A nova transgressão se vê em ONGs que lutam pelo meio-ambiente, contra as guerras, pela saúde pública, por educação de qualidade, em prol de crianças de rua ou de idosos abandonados por seus familiares… São como Davi a afrontar Golias. Algumas se tornaram grandes e poderosas e, como na Revolução dos Bichos de Orwell, ao invés de utilizarem isso a seu favor, acabaram ficando mais parecidas com os ‘porcos’ que tomam conta da fazenda daquele célebre conto futurístico tão próximo do que hoje vivemos.
As ruas brasileiras em 2013, com as mobilizações populares, em que jovens, trabalhadores, idosos, crianças, prestadores de serviços, professores, profissionais liberais e tantos cidadãos empunham cartazes, cantam o hino nacional, pintam seus rostos de verde e amarelo a se manifestar de forma pacífica contra a impunidade, a corrupção, a baixa qualidade dos serviços públicos, os preços das passagens de ônibus, os gastos excessivos com a Copa e tantos outros temas é igualmente exemplo vivo da transgressão.
A atitude de transgressão em muitos casos deixou de ser compreendida como aquela do sujeito que contesta com argumento, ideias, propostas, em busca de algo melhor, de um mundo mais justo. Em seu lugar surgiram, infelizmente, alguns que pensam na violência como sinônimo da transgressão. Advogados e realizadores da dor e da porrada como meios de insurgência contra tudo o que lhes ofende, oprime ou revolta.
Mas, o que seria, em linhas gerais o transgredir? O que compõe esta atitude?
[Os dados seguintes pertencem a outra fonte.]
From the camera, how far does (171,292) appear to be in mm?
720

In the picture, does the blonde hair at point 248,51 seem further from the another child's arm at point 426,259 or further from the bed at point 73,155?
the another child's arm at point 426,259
Em que consiste esta ação?
Transgredir é opor-se, colocar-se em outra trincheira, assumir diferentes pontos de vista, ter atitude clara, pensamento ordenado, não sujeitar-se e, sempre, em qualquer instância, lutar por causas justas. Significa olhar para o outro, ao qual se contrapõe, com ideias e ações, não como um inimigo, mas como alguém que pensa e age de outra forma, respeitando o sujeito, o indivíduo e não o encarando como alguém contra quem se fará qualquer coisa, se fará de tudo para vencer.
Não há quedas de braço. Quem transgride assim age por motivações que lhe são claras. Luta contra amarras do sistema ou por causas aparentemente menores, mas é acima de tudo um espírito livre, desimpedido, que não se acomoda em modelos mentais vigentes, que não se submete a nada que ofenda o espírito humano e seus mais altos valores.
Não age de forma mesquinha porque não tem como propósito a autopromoção ou valorização pessoal. Este transgredir tem causas que movem muitas pessoas, que tem sentido social, que é coletiva. Por isso mesmo, não se pode confundir este ‘transgredir’ com a simples quebra de regras de conduta social, com a violência, com o crime banal de rua ou mesmo com as instituições criminosas que atuam nos meandros da sociedade.
Estes transgressores se opõem a destruição do meio-ambiente, as guerras do petróleo, as corporações sedentas por lucro e que atuam contrariamente aos interesses do planeta, as políticas que empobrecem as populações, aos sistemas de saúde e educação que não atendem os interesses da maioria… Estes são os verdadeiros transgressores. Isto é o sentido real do transgredir que vimos e vemos em figuras como Gandhi, Martin Luther King, Nelson Mandela, Che Guevara, Madre Teresa de Calcutá, Paulo Freire e tantos outros homens e mulheres que levaram o mundo a ser melhor do que era antes de sua passagem por esta terra!